"""
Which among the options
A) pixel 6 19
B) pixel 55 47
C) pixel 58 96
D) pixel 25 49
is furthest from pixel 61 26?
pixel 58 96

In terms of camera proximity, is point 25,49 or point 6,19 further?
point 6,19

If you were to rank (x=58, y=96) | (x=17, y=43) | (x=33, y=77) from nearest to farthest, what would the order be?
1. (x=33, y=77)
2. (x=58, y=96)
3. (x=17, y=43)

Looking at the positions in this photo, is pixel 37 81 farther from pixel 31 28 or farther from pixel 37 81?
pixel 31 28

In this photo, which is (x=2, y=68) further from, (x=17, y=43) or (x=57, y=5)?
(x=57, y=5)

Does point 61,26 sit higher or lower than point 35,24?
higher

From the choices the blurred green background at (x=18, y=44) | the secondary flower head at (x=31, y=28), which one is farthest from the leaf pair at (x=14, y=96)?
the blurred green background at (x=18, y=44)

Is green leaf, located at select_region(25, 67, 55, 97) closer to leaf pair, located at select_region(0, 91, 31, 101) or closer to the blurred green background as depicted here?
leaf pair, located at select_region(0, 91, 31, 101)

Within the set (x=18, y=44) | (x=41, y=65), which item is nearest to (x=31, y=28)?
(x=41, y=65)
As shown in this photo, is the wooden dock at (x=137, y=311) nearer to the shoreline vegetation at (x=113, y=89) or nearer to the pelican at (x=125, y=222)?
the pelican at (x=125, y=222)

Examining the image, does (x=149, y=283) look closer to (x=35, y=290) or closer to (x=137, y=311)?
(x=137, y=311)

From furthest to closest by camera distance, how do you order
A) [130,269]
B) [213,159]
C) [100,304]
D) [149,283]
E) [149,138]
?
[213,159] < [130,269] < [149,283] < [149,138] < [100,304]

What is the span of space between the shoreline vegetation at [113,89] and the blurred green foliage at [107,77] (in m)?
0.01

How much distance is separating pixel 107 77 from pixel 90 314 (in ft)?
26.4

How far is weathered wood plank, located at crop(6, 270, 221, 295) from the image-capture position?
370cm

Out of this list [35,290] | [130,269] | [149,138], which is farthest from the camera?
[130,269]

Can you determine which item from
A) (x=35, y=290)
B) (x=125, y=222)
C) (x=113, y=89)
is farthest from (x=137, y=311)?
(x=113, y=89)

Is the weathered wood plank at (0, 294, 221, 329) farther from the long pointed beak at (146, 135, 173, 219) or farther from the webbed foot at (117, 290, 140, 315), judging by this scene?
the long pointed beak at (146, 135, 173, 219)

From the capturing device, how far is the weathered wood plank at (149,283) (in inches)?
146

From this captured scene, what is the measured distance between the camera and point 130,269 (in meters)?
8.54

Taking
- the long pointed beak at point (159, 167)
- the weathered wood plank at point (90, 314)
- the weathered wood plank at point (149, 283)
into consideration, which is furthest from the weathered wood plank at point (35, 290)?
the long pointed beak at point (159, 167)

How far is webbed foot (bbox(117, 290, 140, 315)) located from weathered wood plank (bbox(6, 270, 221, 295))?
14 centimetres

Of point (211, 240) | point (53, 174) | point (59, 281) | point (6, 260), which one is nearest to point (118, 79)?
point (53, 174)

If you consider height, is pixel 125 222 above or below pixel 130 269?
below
"""
§ **Exercise instructions**
Express everything from the beginning of the items above down to and including the line containing "3. (x=17, y=43)" as a numbered list, omitting blank lines.

§ **Task solution**
1. Which among the options
2. A) pixel 6 19
3. B) pixel 55 47
4. C) pixel 58 96
5. D) pixel 25 49
6. is furthest from pixel 61 26?
7. pixel 58 96
8. In terms of camera proximity, is point 25,49 or point 6,19 further?
9. point 6,19
10. If you were to rank (x=58, y=96) | (x=17, y=43) | (x=33, y=77) from nearest to farthest, what would the order be?
11. 1. (x=33, y=77)
12. 2. (x=58, y=96)
13. 3. (x=17, y=43)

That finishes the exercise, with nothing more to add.